[EXERCISE SET]
A - According to the Elveon article, which English studio was expected to finish the game?
B - Print the part of the Elveon article starting at "- Developer: 10tacle" and ending at "not being developed.".
C - Name every platform listed in the summary details at the top of the Elveon article.

[QUOTED PASSAGE]
───

- Developer: 10tacle Studios
- Engine: Unreal Engine 3 SpeedTree (foliage)
- Platforms: Microsoft Windows, PlayStation 3, Xbox 360
- Release: Cancelled
- Genres: Action, role-playing video game
- Modes: Single-player, multiplayer

= Elveon =

Cancelled video game

Elveon was a video game in development for Microsoft Windows, PlayStation 3 and Xbox 360. The status of the project is now unknown, as the original development team went out of business and no known updates to the games have been released in several years.

Originally developed by 10Tacle studios in Bratislava, Slovakia; financial difficulties of the 10Tacle group lead to the closure of its Bratislava studios, the game was expected to be finished by an English studio (Climax) in co-operation with 10Tacle. In 2008 with the transfer of development the game was stated as being for the PS3 and Xbox 360. A PC version is not being developed.

───

(Saved data entries)
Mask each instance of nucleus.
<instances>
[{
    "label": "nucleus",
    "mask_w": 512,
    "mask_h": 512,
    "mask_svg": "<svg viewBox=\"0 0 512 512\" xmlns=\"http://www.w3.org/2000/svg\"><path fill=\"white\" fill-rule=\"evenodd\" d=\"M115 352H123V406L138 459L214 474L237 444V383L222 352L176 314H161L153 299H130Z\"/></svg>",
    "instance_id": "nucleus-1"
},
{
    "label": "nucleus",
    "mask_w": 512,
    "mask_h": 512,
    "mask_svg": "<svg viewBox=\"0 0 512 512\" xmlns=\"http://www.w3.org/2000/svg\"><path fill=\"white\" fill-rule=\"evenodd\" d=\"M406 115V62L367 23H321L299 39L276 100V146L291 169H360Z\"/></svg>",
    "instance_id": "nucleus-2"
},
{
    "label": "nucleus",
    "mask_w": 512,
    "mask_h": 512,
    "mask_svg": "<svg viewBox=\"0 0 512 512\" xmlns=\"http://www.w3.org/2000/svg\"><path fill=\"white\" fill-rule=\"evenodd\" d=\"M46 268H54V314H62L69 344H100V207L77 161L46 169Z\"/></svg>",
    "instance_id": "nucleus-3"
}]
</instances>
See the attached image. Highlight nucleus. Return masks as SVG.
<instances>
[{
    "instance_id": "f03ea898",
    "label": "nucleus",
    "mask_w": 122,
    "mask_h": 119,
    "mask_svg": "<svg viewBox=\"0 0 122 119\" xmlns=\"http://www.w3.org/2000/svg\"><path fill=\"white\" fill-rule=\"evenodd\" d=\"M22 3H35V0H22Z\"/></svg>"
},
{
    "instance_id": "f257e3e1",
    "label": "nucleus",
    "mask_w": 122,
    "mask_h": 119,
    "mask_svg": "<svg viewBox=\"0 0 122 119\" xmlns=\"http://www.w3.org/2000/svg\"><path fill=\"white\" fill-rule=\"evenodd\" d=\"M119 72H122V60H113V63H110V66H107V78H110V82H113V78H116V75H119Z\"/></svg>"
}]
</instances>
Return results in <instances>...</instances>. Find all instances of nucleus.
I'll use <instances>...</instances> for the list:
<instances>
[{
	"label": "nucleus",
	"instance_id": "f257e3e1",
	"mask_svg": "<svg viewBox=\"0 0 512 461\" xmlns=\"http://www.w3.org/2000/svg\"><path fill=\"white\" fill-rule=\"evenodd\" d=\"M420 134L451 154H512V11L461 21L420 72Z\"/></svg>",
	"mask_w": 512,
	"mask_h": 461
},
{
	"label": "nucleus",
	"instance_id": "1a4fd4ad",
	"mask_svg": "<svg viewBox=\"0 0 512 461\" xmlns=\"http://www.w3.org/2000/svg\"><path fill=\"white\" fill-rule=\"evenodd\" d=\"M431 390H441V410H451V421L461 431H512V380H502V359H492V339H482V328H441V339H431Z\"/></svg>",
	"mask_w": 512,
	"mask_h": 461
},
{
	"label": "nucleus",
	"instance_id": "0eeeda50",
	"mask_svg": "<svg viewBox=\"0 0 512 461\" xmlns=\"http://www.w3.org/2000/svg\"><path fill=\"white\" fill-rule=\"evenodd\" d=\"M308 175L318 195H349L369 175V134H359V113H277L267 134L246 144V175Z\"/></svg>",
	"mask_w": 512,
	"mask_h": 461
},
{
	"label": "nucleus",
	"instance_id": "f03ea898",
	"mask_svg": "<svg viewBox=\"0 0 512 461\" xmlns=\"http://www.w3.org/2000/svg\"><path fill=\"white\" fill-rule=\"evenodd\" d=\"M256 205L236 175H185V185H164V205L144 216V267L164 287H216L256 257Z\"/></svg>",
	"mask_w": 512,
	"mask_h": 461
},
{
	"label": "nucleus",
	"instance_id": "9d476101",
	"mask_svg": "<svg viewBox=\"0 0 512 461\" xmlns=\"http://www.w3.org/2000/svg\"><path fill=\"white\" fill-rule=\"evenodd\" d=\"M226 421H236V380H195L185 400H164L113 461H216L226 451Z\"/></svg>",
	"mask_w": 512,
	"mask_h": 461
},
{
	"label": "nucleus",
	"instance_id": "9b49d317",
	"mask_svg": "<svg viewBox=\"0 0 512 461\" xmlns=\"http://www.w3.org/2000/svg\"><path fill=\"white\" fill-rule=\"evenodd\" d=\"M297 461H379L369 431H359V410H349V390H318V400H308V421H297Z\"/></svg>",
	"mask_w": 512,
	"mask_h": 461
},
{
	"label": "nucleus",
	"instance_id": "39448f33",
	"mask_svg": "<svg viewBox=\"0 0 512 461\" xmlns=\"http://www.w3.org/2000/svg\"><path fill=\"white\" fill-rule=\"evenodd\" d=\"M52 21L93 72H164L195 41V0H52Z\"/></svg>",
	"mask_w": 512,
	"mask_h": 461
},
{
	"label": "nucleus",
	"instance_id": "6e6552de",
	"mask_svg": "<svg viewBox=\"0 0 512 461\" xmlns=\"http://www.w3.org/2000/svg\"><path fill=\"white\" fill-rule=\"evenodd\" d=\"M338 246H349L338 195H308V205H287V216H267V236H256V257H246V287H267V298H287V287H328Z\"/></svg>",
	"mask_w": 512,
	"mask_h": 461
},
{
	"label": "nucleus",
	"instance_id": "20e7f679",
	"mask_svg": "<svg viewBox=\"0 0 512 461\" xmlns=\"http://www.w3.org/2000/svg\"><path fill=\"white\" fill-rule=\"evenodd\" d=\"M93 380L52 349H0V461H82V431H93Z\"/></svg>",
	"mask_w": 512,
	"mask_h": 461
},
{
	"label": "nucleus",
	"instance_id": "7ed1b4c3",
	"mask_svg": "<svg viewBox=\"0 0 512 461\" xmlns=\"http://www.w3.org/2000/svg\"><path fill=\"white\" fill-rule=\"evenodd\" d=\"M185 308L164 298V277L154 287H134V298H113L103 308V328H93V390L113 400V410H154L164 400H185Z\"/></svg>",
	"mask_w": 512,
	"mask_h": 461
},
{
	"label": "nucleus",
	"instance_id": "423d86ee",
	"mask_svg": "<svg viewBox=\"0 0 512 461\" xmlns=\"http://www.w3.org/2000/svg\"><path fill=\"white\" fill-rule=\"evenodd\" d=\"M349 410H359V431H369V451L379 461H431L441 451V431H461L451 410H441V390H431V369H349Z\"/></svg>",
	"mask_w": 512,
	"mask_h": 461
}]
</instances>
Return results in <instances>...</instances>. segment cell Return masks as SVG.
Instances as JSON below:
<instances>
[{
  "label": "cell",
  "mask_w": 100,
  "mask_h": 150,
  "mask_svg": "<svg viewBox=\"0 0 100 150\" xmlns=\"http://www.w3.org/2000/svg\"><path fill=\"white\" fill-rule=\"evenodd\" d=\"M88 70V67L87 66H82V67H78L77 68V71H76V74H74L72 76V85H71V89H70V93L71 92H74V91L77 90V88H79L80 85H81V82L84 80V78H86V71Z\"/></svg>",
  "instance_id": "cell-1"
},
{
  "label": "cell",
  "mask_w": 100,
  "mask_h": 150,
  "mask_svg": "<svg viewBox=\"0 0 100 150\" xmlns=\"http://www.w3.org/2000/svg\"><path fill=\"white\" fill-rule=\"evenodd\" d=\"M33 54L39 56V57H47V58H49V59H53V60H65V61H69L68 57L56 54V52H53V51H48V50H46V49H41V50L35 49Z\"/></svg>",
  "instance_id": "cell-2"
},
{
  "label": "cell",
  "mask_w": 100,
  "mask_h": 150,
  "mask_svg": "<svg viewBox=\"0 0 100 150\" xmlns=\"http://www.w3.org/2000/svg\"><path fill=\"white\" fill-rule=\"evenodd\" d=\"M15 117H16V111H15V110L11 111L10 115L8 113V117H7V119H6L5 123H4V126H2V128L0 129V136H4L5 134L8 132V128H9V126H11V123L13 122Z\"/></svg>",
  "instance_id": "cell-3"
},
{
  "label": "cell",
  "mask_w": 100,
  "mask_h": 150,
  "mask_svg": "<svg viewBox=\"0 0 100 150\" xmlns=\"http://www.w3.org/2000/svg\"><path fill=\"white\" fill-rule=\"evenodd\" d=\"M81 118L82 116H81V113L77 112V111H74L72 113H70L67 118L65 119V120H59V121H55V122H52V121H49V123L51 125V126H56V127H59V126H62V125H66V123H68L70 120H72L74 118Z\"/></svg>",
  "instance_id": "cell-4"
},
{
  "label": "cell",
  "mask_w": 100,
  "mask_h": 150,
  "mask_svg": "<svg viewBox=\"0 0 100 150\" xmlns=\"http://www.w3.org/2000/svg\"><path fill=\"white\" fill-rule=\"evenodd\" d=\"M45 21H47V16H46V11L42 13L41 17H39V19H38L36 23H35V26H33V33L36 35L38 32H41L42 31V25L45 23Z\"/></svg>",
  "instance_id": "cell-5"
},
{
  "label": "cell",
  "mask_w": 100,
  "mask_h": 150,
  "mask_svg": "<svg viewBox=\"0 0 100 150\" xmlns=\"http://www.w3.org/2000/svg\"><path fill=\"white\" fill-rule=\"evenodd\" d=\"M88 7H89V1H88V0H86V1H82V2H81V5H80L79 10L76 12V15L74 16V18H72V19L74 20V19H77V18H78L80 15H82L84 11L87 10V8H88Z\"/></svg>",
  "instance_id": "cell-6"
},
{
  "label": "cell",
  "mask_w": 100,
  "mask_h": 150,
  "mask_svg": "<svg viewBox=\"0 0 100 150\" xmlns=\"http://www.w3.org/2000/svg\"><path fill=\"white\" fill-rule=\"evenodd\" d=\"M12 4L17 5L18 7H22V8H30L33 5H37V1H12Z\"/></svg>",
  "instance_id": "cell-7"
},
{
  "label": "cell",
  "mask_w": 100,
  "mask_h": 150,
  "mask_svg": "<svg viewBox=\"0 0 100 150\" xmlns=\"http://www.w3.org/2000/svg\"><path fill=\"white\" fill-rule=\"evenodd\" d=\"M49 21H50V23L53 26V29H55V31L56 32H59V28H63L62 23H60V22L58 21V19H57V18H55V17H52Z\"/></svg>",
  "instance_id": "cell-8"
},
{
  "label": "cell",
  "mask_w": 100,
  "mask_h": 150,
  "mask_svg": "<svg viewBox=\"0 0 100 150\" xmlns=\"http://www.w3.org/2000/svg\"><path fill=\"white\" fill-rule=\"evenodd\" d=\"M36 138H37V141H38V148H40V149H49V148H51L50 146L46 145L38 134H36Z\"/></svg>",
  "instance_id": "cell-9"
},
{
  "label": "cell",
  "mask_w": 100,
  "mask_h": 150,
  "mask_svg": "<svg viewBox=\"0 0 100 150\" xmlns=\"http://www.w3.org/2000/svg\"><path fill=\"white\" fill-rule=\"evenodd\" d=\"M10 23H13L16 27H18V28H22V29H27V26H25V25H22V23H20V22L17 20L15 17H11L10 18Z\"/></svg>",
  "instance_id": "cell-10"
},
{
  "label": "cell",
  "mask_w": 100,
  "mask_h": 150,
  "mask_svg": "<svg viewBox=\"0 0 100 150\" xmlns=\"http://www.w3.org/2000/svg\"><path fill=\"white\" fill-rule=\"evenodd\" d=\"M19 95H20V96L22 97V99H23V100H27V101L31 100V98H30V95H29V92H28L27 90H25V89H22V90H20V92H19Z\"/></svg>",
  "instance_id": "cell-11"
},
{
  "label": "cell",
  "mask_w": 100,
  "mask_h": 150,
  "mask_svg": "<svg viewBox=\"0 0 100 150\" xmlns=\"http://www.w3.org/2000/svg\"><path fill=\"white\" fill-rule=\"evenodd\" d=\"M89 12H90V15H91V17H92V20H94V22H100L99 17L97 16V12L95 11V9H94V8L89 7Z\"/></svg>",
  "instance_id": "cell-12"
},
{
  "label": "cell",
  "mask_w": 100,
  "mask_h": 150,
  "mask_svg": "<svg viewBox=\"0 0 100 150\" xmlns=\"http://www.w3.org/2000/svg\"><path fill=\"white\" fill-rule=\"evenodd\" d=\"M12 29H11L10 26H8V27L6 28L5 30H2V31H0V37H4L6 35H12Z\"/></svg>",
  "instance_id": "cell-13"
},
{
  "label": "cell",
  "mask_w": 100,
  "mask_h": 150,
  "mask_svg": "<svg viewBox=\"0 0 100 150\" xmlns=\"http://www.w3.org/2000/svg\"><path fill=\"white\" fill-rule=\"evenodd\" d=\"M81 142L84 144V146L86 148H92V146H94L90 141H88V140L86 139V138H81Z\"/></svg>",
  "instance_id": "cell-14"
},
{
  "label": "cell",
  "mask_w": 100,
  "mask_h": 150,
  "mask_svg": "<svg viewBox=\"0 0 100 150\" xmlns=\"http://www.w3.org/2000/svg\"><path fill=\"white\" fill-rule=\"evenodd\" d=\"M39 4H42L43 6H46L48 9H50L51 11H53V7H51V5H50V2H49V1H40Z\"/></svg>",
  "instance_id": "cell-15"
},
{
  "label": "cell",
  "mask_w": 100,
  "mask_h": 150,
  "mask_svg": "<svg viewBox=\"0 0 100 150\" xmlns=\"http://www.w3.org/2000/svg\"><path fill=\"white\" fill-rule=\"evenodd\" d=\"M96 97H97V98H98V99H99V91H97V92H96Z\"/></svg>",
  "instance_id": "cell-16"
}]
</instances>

───

[RESPONSES BY TASK]
A - Climax, working in co-operation with 10Tacle.

B -
- Developer: 10tacle Studios
- Engine: Unreal Engine 3 SpeedTree (foliage)
- Platforms: Microsoft Windows, PlayStation 3, Xbox 360
- Release: Cancelled
- Genres: Action, role-playing video game
- Modes: Single-player, multiplayer

= Elveon =

Cancelled video game

Elveon was a video game in development for Microsoft Windows, PlayStation 3 and Xbox 360. The status of the project is now unknown, as the original development team went out of business and no known updates to the games have been released in several years.

Originally developed by 10Tacle studios in Bratislava, Slovakia; financial difficulties of the 10Tacle group lead to the closure of its Bratislava studios, the game was expected to be finished by an English studio (Climax) in co-operation with 10Tacle. In 2008 with the transfer of development the game was stated as being for the PS3 and Xbox 360. A PC version is not being developed.

C - Microsoft Windows, PlayStation 3, Xbox 360